(Caption-style text data)
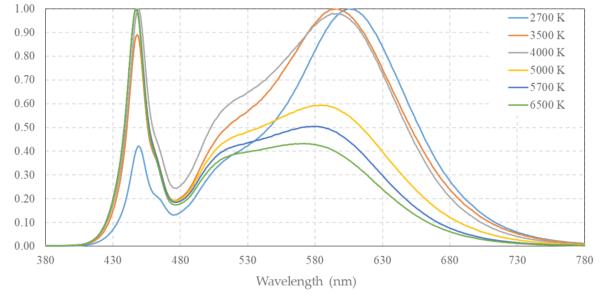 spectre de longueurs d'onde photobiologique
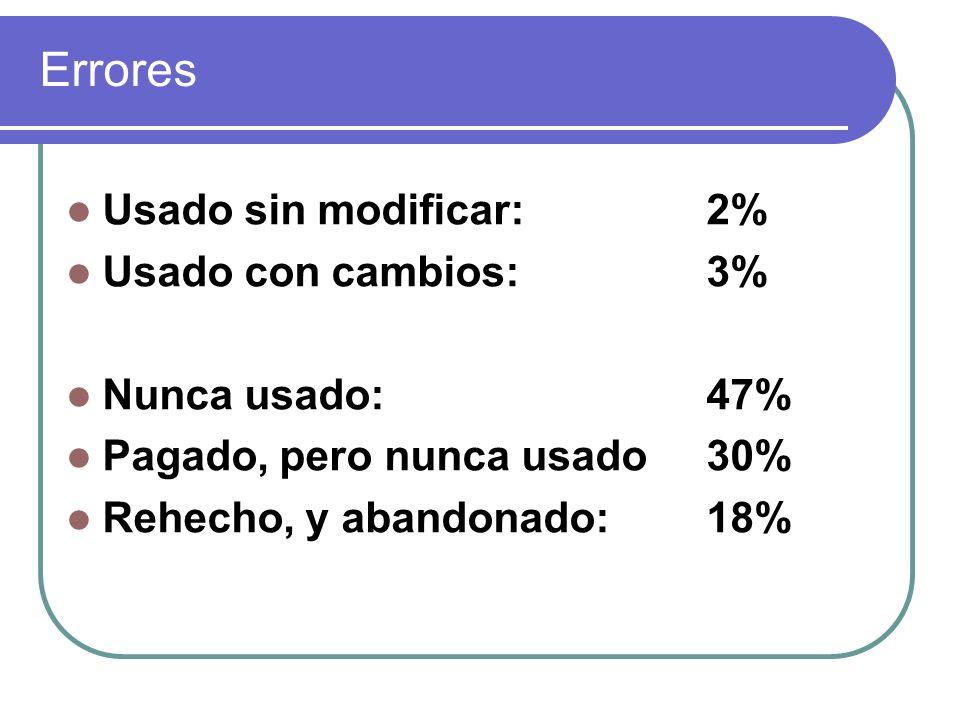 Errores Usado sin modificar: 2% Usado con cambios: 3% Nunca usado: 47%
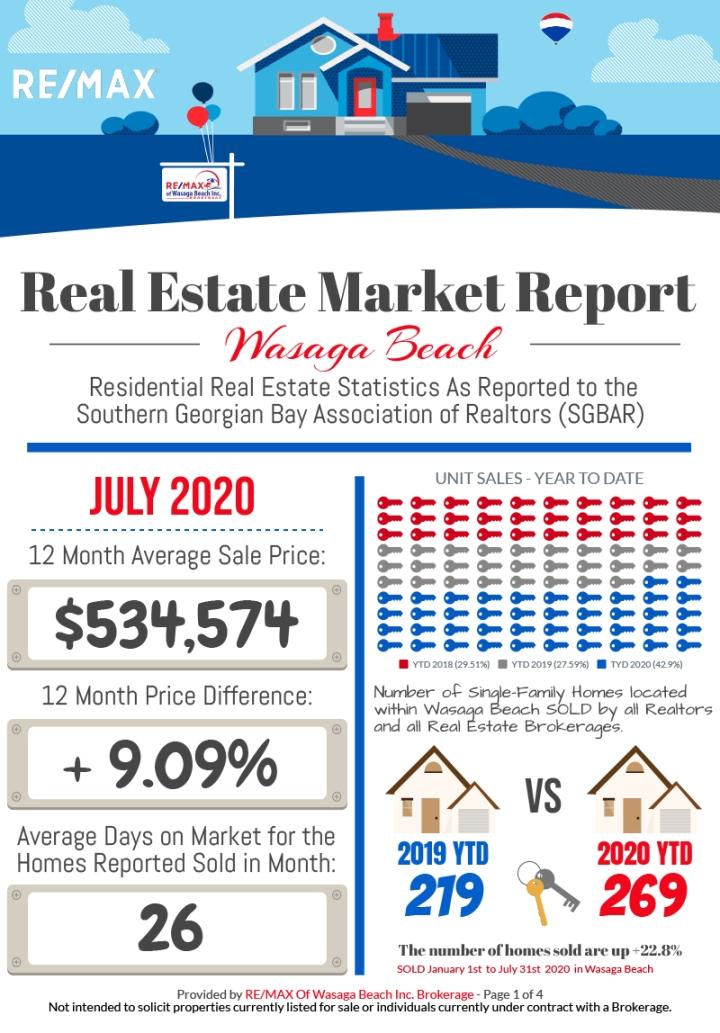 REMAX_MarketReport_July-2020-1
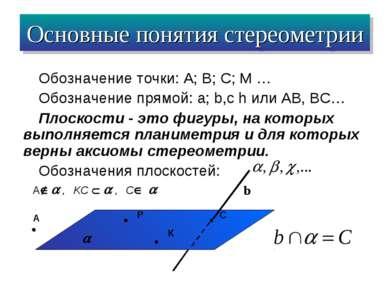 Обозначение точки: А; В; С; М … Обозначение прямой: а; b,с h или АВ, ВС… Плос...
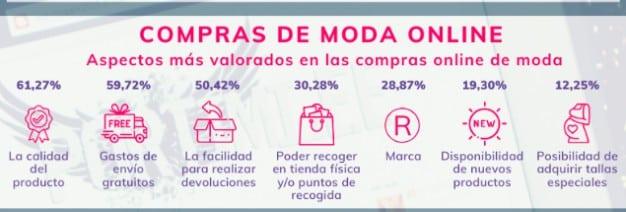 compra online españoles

◆ **DIRECTIONS FOR THIS TASK**
Print every entry above again without changing a word, and omit the pictures.

◆ **ANSWER SPACE**
 spectre de longueurs d'onde photobiologique
 Errores Usado sin modificar: 2% Usado con cambios: 3% Nunca usado: 47%
 REMAX_MarketReport_July-2020-1
 Обозначение точки: А; В; С; М … Обозначение прямой: а; b,с h или АВ, ВС… Плос...
 compra online españoles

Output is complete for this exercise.